### Work task
From top to bottom, return the records that follow exactly.

Stored data
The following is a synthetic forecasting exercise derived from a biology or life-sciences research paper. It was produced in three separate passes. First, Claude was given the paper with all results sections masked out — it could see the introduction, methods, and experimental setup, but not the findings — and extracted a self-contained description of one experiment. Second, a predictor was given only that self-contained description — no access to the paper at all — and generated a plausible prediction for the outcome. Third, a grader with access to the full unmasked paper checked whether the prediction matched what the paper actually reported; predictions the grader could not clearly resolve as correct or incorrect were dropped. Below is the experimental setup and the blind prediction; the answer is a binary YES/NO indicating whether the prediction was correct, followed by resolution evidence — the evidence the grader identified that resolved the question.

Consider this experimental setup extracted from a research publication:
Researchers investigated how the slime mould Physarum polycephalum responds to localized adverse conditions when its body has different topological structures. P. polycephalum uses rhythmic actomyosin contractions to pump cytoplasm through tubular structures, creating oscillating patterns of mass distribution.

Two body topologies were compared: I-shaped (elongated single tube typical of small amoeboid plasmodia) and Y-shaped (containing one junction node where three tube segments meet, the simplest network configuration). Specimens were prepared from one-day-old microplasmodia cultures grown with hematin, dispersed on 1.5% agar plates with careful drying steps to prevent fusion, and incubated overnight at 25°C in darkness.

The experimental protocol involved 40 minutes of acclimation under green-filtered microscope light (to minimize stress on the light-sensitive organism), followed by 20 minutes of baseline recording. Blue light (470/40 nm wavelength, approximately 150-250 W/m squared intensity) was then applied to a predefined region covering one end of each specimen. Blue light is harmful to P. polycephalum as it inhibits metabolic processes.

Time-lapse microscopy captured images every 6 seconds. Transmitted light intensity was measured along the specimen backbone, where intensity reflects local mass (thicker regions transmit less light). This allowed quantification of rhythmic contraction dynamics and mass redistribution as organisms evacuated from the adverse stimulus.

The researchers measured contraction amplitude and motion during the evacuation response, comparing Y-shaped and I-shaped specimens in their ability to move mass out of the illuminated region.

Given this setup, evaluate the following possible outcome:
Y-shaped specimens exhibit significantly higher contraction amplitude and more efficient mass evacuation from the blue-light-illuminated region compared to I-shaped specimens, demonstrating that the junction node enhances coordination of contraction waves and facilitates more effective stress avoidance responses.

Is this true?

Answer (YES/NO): NO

### Task result
The following is a synthetic forecasting exercise derived from a biology or life-sciences research paper. It was produced in three separate passes. First, Claude was given the paper with all results sections masked out — it could see the introduction, methods, and experimental setup, but not the findings — and extracted a self-contained description of one experiment. Second, a predictor was given only that self-contained description — no access to the paper at all — and generated a plausible prediction for the outcome. Third, a grader with access to the full unmasked paper checked whether the prediction matched what the paper actually reported; predictions the grader could not clearly resolve as correct or incorrect were dropped. Below is the experimental setup and the blind prediction; the answer is a binary YES/NO indicating whether the prediction was correct, followed by resolution evidence — the evidence the grader identified that resolved the question.

Consider this experimental setup extracted from a research publication:
Researchers investigated how the slime mould Physarum polycephalum responds to localized adverse conditions when its body has different topological structures. P. polycephalum uses rhythmic actomyosin contractions to pump cytoplasm through tubular structures, creating oscillating patterns of mass distribution.

Two body topologies were compared: I-shaped (elongated single tube typical of small amoeboid plasmodia) and Y-shaped (containing one junction node where three tube segments meet, the simplest network configuration). Specimens were prepared from one-day-old microplasmodia cultures grown with hematin, dispersed on 1.5% agar plates with careful drying steps to prevent fusion, and incubated overnight at 25°C in darkness.

The experimental protocol involved 40 minutes of acclimation under green-filtered microscope light (to minimize stress on the light-sensitive organism), followed by 20 minutes of baseline recording. Blue light (470/40 nm wavelength, approximately 150-250 W/m squared intensity) was then applied to a predefined region covering one end of each specimen. Blue light is harmful to P. polycephalum as it inhibits metabolic processes.

Time-lapse microscopy captured images every 6 seconds. Transmitted light intensity was measured along the specimen backbone, where intensity reflects local mass (thicker regions transmit less light). This allowed quantification of rhythmic contraction dynamics and mass redistribution as organisms evacuated from the adverse stimulus.

The researchers measured contraction amplitude and motion during the evacuation response, comparing Y-shaped and I-shaped specimens in their ability to move mass out of the illuminated region.

Given this setup, evaluate the following possible outcome:
Y-shaped specimens exhibit significantly higher contraction amplitude and more efficient mass evacuation from the blue-light-illuminated region compared to I-shaped specimens, demonstrating that the junction node enhances coordination of contraction waves and facilitates more effective stress avoidance responses.

Is this true?

Answer (YES/NO): NO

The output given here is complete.